Keyboard apps are the new frontier for AI agents, and Acti is charging ahead. The company just dropped a smartphone keyboard that doesn't just predict your next word – it brings full-fledged AI agents into your typing flow. Want to book a flight? Just type 'book a flight to NYC next Friday' and an agent handles the rest. No app switching, no copy-pasting.

This is the kind of integration that makes you wonder why no one did it sooner. Your keyboard is the one app you use constantly – it's the gateway to every other app. By embedding agents there, Acti turns your thumbs into a command center. The demo is slick: type a request, an agent pops up, confirms details, and executes across apps using on-device or cloud AI.
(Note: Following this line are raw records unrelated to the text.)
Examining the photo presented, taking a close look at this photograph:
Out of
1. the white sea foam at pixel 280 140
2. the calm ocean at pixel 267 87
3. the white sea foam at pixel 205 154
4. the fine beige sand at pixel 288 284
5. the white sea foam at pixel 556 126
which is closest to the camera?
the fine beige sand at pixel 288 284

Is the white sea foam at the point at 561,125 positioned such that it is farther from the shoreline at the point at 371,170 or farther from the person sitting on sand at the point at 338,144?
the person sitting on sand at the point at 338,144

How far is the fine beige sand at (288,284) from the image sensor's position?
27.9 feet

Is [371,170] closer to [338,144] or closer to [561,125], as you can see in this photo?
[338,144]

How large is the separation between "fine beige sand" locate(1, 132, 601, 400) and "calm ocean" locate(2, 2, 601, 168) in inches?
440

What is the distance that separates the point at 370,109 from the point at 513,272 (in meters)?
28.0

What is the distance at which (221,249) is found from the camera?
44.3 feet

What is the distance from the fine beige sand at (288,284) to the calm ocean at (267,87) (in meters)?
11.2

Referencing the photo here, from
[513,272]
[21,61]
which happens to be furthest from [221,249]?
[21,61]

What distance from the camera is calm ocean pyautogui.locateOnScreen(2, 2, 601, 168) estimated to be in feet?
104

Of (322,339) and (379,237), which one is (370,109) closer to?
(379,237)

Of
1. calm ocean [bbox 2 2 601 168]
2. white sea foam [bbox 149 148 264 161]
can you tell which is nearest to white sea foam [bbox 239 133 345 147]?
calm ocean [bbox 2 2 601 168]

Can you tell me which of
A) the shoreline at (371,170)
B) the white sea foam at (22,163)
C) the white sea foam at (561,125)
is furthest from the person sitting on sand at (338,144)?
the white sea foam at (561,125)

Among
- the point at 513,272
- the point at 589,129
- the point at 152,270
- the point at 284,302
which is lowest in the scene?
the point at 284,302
Privacy red flags waving. Your keyboard already sees everything you type – now imagine that data flowing to an AI agent that might summarize your emails, check your calendar, or even send messages on your behalf. Acti claims on-device processing for sensitive tasks, but the cloud path remains. Do you trust a keyboard company with your life's data?

Let's be real: the convenience is undeniable. I've typed 'remind me to buy milk' and 'send my location to Mom' and it just worked. No friction. But the trade-off is monumental. Every keystroke is potential training data or surveillance input. Acti needs to be transparent about what stays local and what goes to the cloud.

Why it matters: Keyboard AI agents could become the universal interface for digital tasks – but only if we can trust them. Acti has a lead, but the window is closing. Users will vote with their downloads, and privacy advocates are already watching. This is either the future of mobile interaction or a privacy nightmare waiting to happen.